Kenosha County launches program to train officers, others on overdose-reversing Narcan
KENOSHA — The drug used to reduce opioid overdoses is becoming more widely available in a southeast Wisconsin county as part of effort to fight overdose deaths.
Kenosha County’s Narcan Distribution Initiative will train law enforcement officials and others to use the overdose-reversing drug naloxone, the Kenosha News (http://bit.ly/2qPQsKi) reported. Trained individuals will then be able to distribute naloxone kits to addicts and instruct them on proper usage.
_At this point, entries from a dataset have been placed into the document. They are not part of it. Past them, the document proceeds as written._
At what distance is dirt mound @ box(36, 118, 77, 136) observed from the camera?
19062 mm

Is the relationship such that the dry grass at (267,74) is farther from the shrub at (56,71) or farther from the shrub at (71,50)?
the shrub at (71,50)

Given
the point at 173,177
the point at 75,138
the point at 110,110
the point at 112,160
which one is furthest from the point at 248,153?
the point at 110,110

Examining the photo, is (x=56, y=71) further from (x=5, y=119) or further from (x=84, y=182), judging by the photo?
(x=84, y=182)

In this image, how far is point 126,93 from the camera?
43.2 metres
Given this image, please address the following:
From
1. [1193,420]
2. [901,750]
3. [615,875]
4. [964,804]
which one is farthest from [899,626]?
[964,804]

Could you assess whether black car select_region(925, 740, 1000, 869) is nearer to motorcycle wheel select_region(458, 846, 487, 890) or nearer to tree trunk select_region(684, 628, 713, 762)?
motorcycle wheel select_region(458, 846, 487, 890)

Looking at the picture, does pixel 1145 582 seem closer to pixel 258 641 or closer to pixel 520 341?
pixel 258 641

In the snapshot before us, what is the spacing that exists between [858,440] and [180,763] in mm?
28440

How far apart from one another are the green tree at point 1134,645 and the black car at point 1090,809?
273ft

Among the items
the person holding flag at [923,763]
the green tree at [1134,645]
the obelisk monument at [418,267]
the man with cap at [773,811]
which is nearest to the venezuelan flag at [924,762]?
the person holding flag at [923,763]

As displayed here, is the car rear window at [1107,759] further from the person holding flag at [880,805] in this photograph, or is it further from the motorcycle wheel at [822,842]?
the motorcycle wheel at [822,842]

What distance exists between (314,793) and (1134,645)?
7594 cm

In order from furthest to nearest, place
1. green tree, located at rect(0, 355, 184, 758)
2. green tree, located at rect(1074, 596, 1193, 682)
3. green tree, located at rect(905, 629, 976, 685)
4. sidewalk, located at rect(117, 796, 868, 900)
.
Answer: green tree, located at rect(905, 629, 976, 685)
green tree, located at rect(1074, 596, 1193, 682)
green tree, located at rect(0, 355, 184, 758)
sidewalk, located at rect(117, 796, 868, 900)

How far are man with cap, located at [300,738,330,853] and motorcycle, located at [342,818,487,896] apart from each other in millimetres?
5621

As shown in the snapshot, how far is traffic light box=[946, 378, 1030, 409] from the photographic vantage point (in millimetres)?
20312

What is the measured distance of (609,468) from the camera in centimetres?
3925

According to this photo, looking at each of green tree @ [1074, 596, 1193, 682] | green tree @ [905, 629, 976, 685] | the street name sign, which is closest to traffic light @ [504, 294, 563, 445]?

The kits will have two doses of Narcan, the brand-name of the drug, in pre-loaded nasal sprays.
“We’ve had three opioid deaths in the last month,” Twin Lakes Police Chief Adam Grosz said. “We want Narcan in all of our officers’ hands.”
Overdose deaths from prescription drugs and heroin are the leading cause of accidental death in Wisconsin. In Kenosha County, there were 54 toxicity deaths — which includes suicides and accidental overdoses — in 2016, the highest total in at least five years.
Some critics believe making the drug available will encourage people to avoid treatment, but that’s a myth, said Amanda Tuura, a public health nurse working on the program.
“The truth is that if we aren’t going to be distributing naloxone, the addicts are not going to be able to receive treatment because they are going to be dead,” Tuura said.
The program is funded by a five-year grant providing $225,000 a year, according to Kenosha County Division of Health Director Cynthia Johnson said. The county is also using treatment programs, education and specialized diversion courts to address the opioid epidemic.